§ **Given entries**:
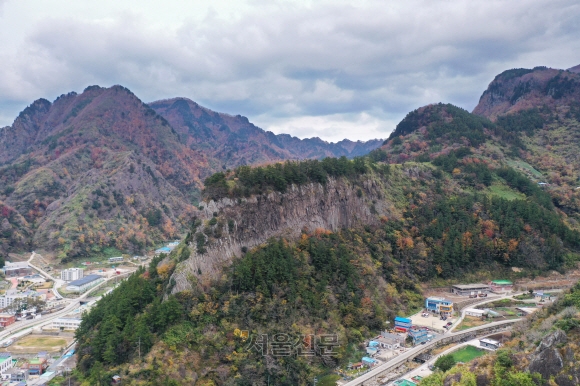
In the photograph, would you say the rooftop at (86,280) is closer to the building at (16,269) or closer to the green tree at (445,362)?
the building at (16,269)

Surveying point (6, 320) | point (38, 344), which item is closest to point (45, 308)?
point (6, 320)

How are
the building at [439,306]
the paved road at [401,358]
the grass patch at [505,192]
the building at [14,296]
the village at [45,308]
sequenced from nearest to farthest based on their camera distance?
the paved road at [401,358]
the village at [45,308]
the building at [439,306]
the building at [14,296]
the grass patch at [505,192]

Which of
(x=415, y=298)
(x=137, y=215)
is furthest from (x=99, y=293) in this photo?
(x=415, y=298)

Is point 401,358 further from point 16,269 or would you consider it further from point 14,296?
point 16,269

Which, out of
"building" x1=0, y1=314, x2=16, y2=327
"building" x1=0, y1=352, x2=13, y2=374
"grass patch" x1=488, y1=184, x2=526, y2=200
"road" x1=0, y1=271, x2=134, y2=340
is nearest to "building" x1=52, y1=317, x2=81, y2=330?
"road" x1=0, y1=271, x2=134, y2=340

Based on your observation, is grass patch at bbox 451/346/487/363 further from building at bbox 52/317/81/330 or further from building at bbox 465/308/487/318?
building at bbox 52/317/81/330

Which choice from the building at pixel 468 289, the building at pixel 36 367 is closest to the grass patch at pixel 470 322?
the building at pixel 468 289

§ **Given exercise**: Can you rewrite the stretch from the line containing "Is point 401,358" through the end of the records as a Markdown table with columns Row and Line, numbering each line and leaving out blank lines?

§ **Answer for the task**:
| Row | Line |
|---|---|
| 1 | Is point 401,358 further from point 16,269 or would you consider it further from point 14,296? |
| 2 | point 16,269 |
| 3 | Which, out of |
| 4 | "building" x1=0, y1=314, x2=16, y2=327 |
| 5 | "building" x1=0, y1=352, x2=13, y2=374 |
| 6 | "grass patch" x1=488, y1=184, x2=526, y2=200 |
| 7 | "road" x1=0, y1=271, x2=134, y2=340 |
| 8 | is nearest to "building" x1=52, y1=317, x2=81, y2=330? |
| 9 | "road" x1=0, y1=271, x2=134, y2=340 |
| 10 | Based on your observation, is grass patch at bbox 451/346/487/363 further from building at bbox 52/317/81/330 or further from building at bbox 465/308/487/318? |
| 11 | building at bbox 52/317/81/330 |
| 12 | Which choice from the building at pixel 468 289, the building at pixel 36 367 is closest to the grass patch at pixel 470 322? |
| 13 | the building at pixel 468 289 |